▶ Required work
The records that follow must be repeated exactly, except for their pictures.

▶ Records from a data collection
-- Opening Marker --
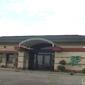 Pei's Mandarin Restaurant - Cedar Rapids, IA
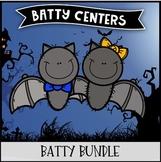 Bat Centers ~ Bundle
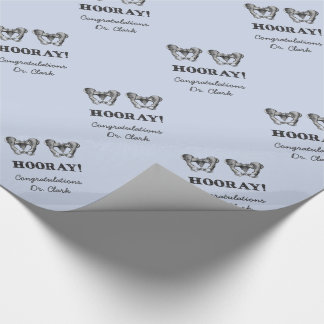 Hip Hip Hooray Personalized Anatomy Message Wrapping Paper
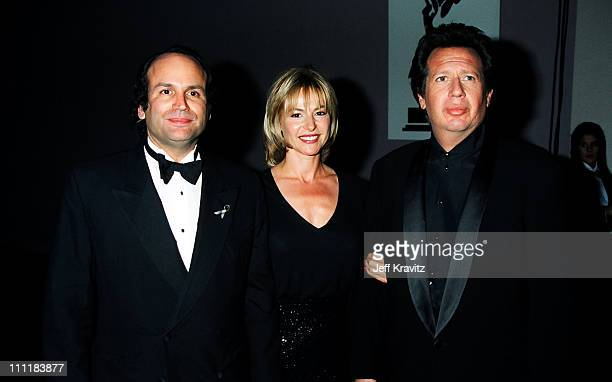 Michael Fuchs Linda Doucett and Garry Shandling during 1994 Emmy Awards in Los Angeles CA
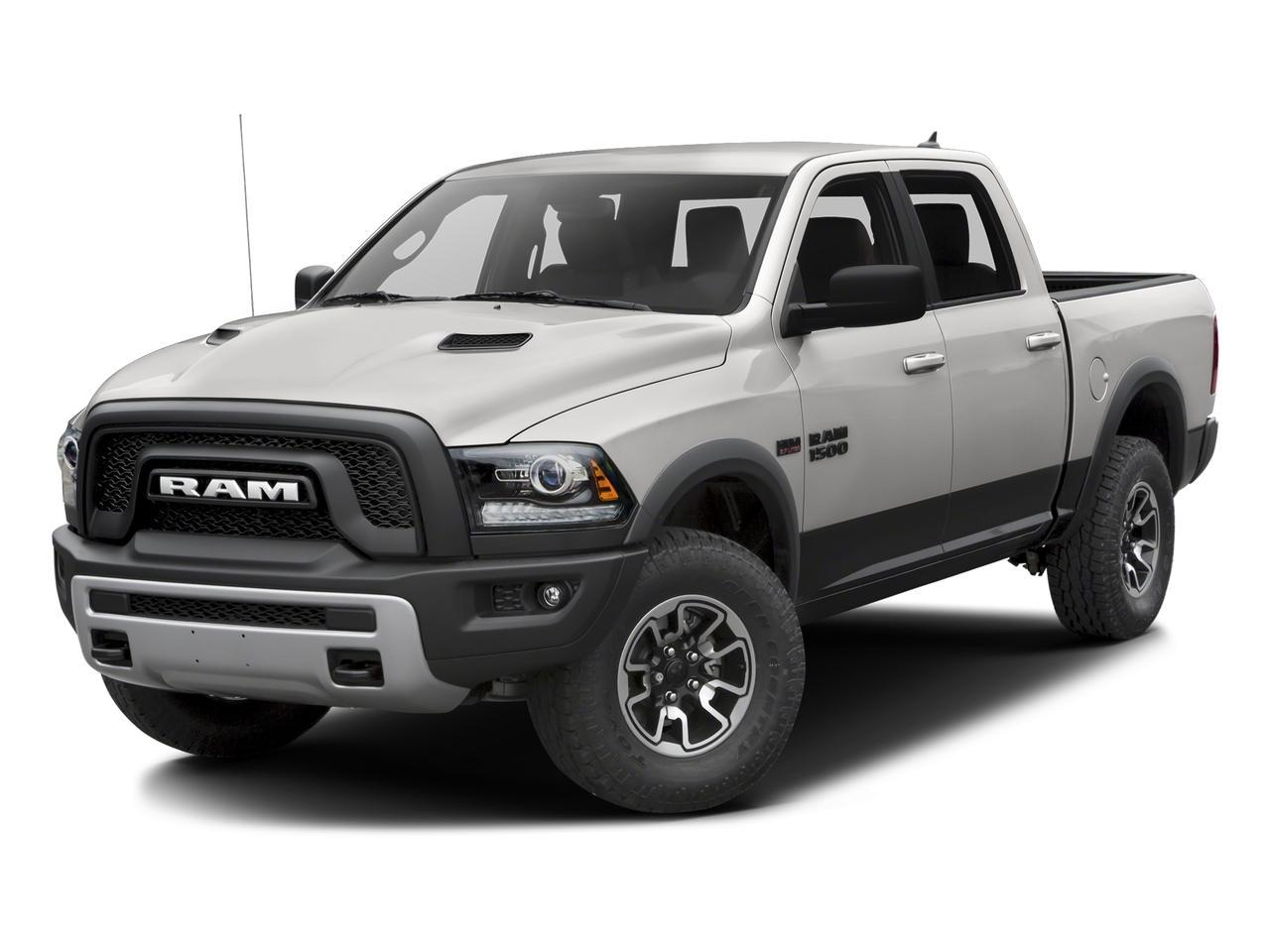 2016 Ram 1500 Vehicle Photo in Portland, OR 97225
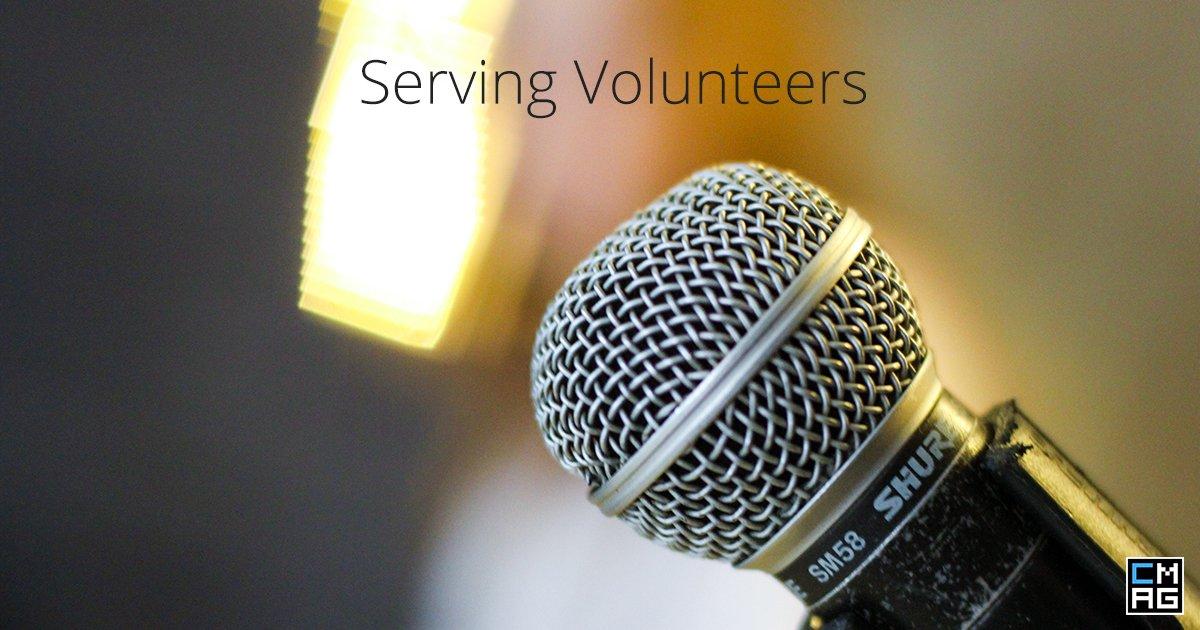 4 Ways Worship Leaders Can Serve Tech Volunteers Better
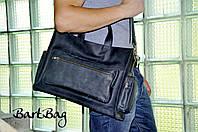 """Кожаная сумка """"Брэдли"""""""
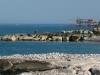 la-riviera-lido-foce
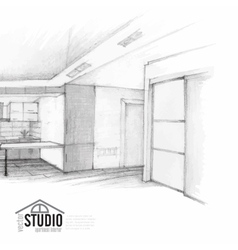 Modern Interior Design vector image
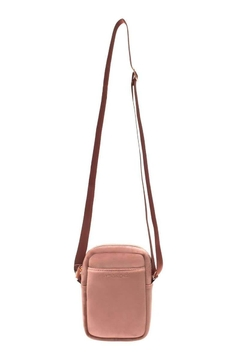 Fason De Viv Mini Cross Body - Vixen Rose (Velour Finish) - Alternate List Image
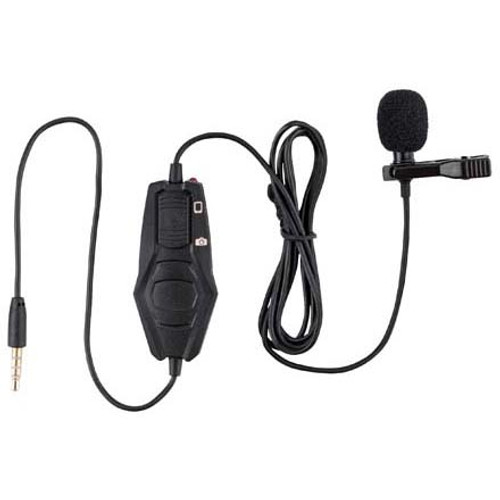 ProMaster LM1 Lavalier Microphone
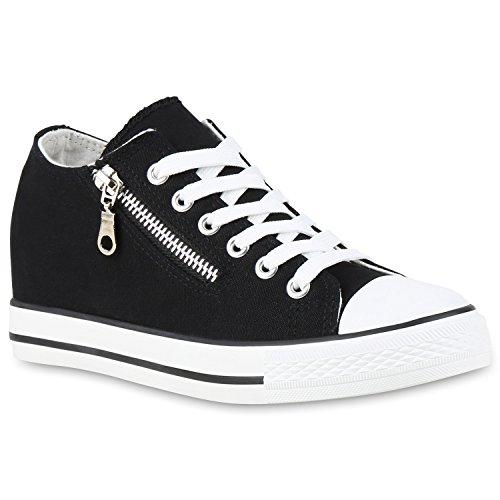 Bild von Stiefelparadies Damen Sneaker Wedges mit Keilabsatz Glitzer Metallic Flandell
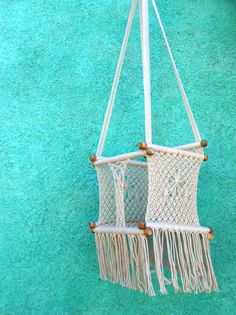 Baby Hanging Chair Available in different colours by HamacArt #crochet #boho #bohemian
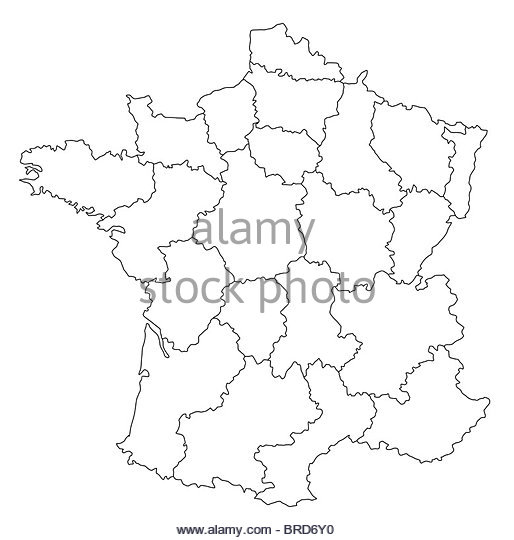 514x540 France Map Black And White Stock Photos Amp Images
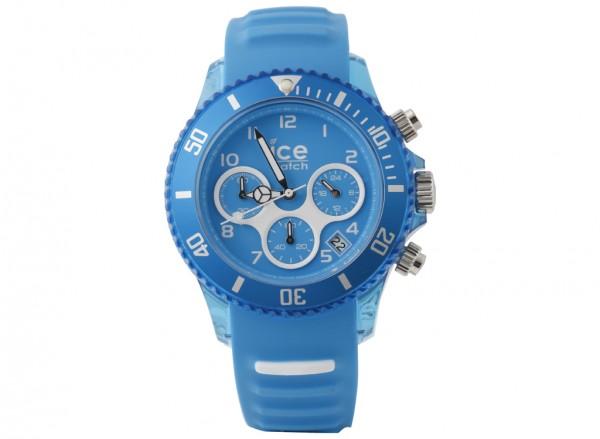 Blue Watches-AQ.CH.MAL.U.S.15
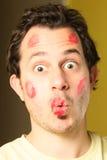 расцелованный человек Стоковая Фотография RF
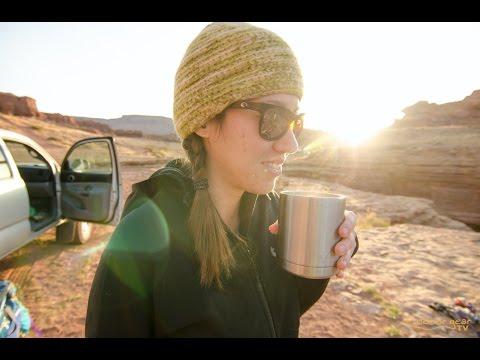 Costa Del Mar Copra Sunglasses Review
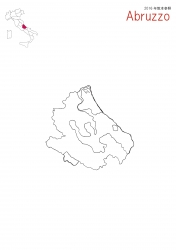 アブルツォ2016白地図②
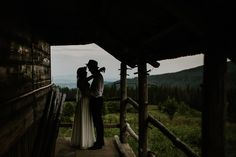 Boho wedding photo session in the Tatra Mountains Tatra Mountains, Krakow, Photo Sessions, Boho Wedding, Wedding Photos, Wedding Photography, Marriage Pictures, Bohemian Weddings, Wedding Pictures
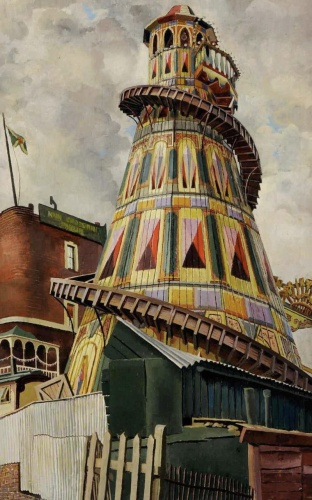 Stanley Spencer - Helter Skelter (1937)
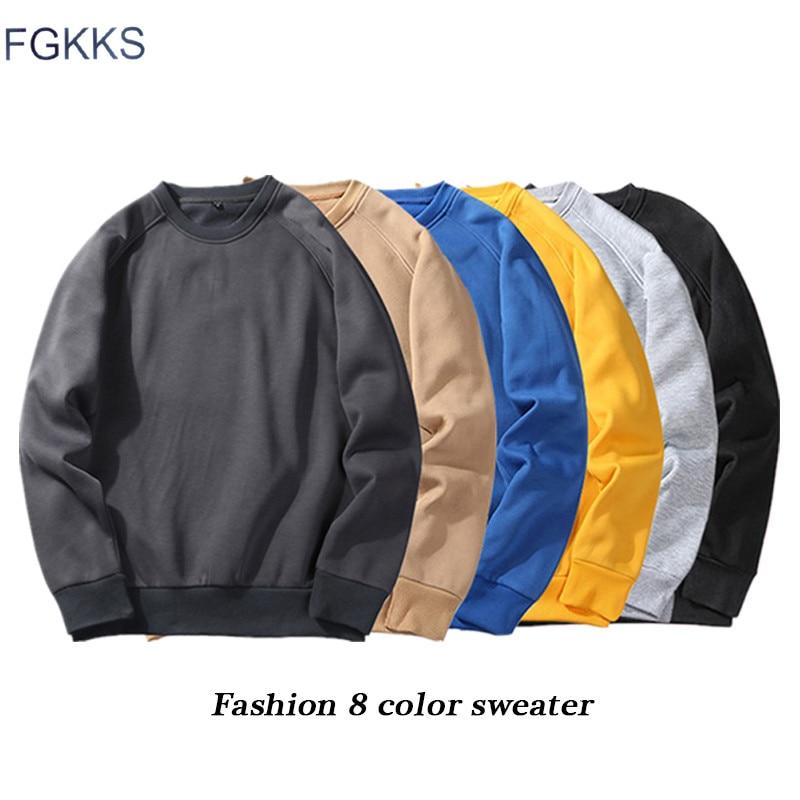 FGKKS Fashion Brand Men Hoodie 2019 Autumn Male Solid Color Sweatshirts Hoodies Men's Hip Hop Pullover Hoodies EU Size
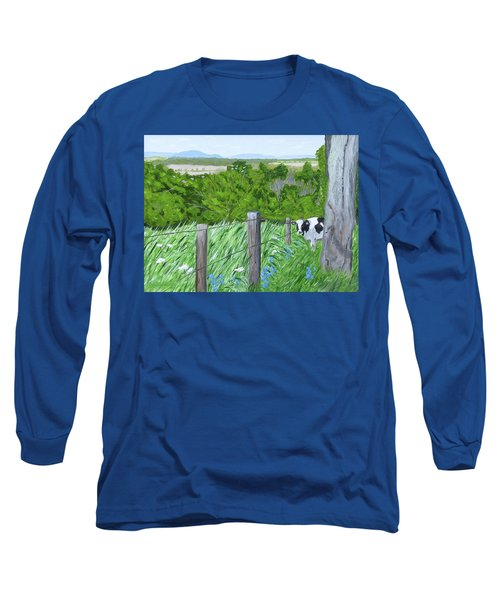 'the Grass Sings In The Meadow' Long Sleeve T-Shirt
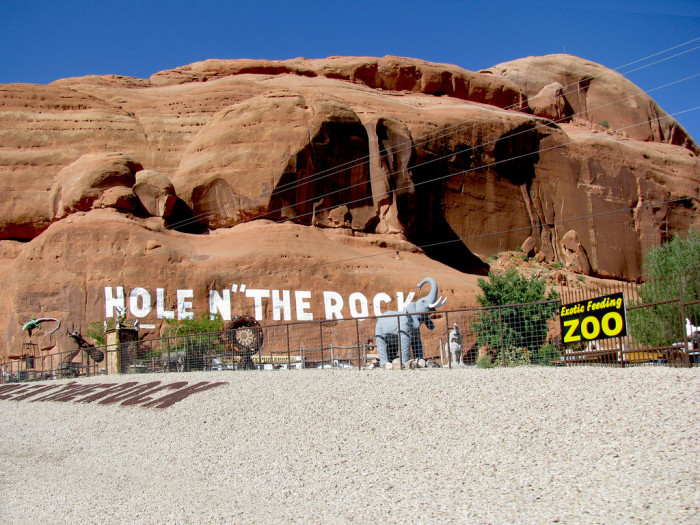 4. Hole in the Rock, near Moab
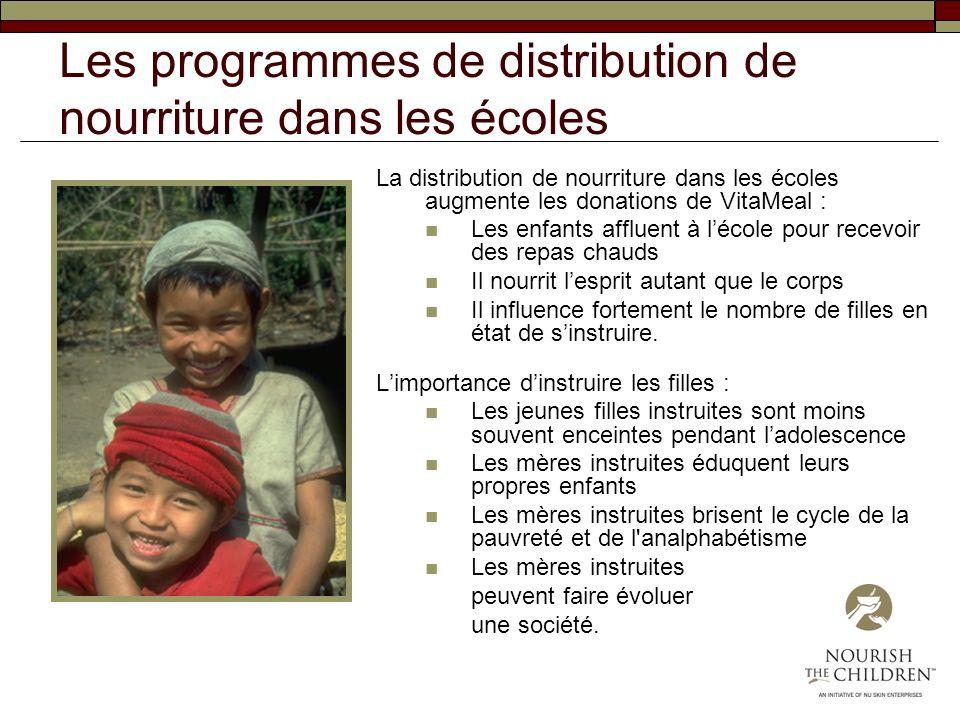Les programmes de distribution de nourriture dans les écoles La distribution de nourriture dans les écoles augmente les donations de VitaMeal : Les en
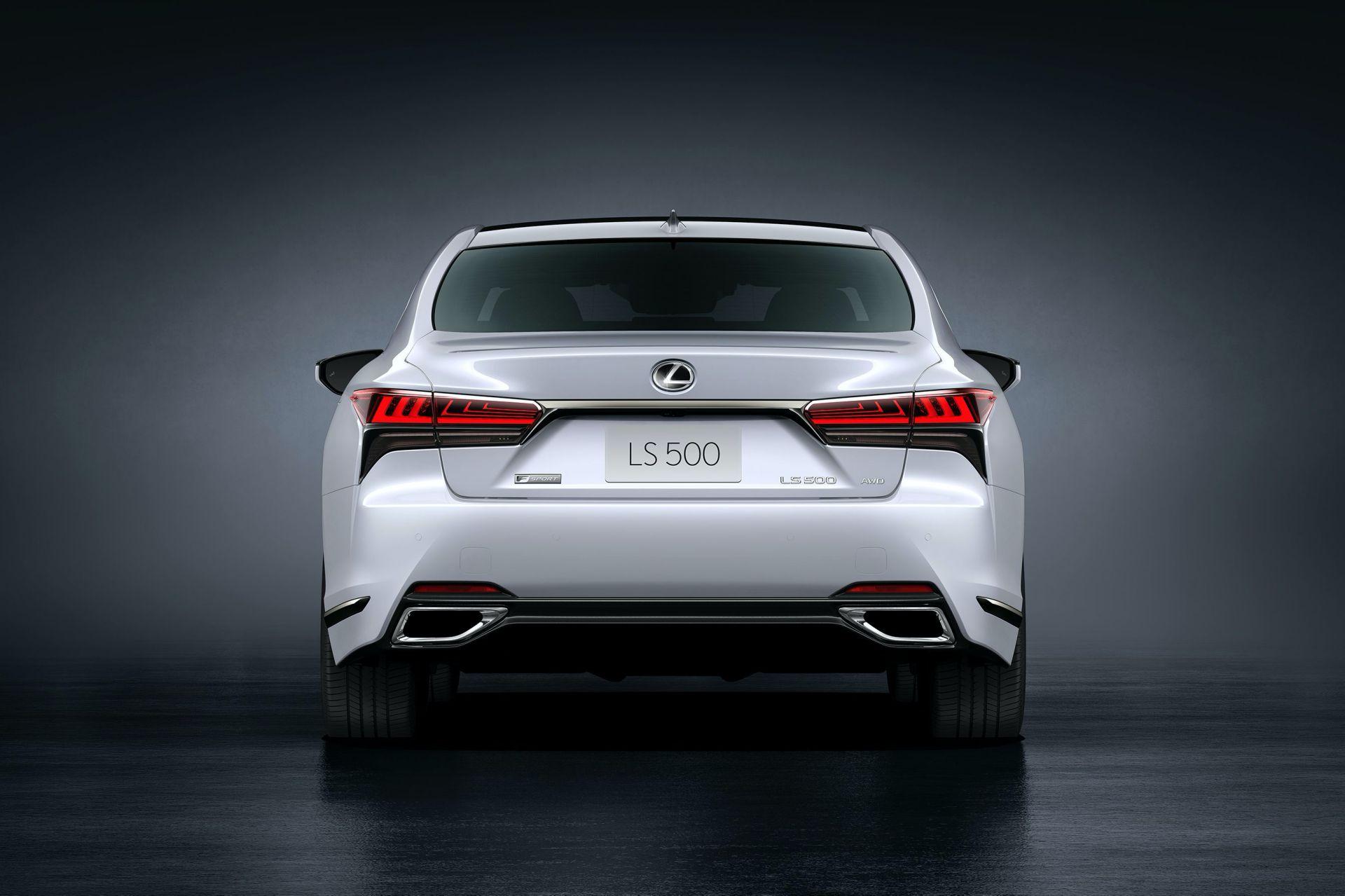 Lexus-LS-facelift-2021-6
-- Closing Marker --
▶ Solution to this problem
 Pei's Mandarin Restaurant - Cedar Rapids, IA
 Bat Centers ~ Bundle
 Hip Hip Hooray Personalized Anatomy Message Wrapping Paper
 Michael Fuchs Linda Doucett and Garry Shandling during 1994 Emmy Awards in Los Angeles CA
 2016 Ram 1500 Vehicle Photo in Portland, OR 97225
 4 Ways Worship Leaders Can Serve Tech Volunteers Better
 """Кожаная сумка """"Брэдли"""""""
 la-riviera-lido-foce
 Modern Interior Design vector image
 Fason De Viv Mini Cross Body - Vixen Rose (Velour Finish) - Alternate List Image
 ProMaster LM1 Lavalier Microphone
 Bild von Stiefelparadies Damen Sneaker Wedges mit Keilabsatz Glitzer Metallic Flandell
 Baby Hanging Chair Available in different colours by HamacArt #crochet #boho #bohemian
 514x540 France Map Black And White Stock Photos Amp Images
 Blue Watches-AQ.CH.MAL.U.S.15
 расцелованный человек Стоковая Фотография RF
 Costa Del Mar Copra Sunglasses Review
 アブルツォ2016白地図②
 Boho wedding photo session in the Tatra Mountains Tatra Mountains, Krakow, Photo Sessions, Boho Wedding, Wedding Photos, Wedding Photography, Marriage Pictures, Bohemian Weddings, Wedding Pictures
 Stanley Spencer - Helter Skelter (1937)
 FGKKS Fashion Brand Men Hoodie 2019 Autumn Male Solid Color Sweatshirts Hoodies Men's Hip Hop Pullover Hoodies EU Size
 'the Grass Sings In The Meadow' Long Sleeve T-Shirt
 4. Hole in the Rock, near Moab
Les programmes de distribution de nourriture dans les écoles La distribution de nourriture dans les écoles augmente les donations de VitaMeal : Les en
 Lexus-LS-facelift-2021-6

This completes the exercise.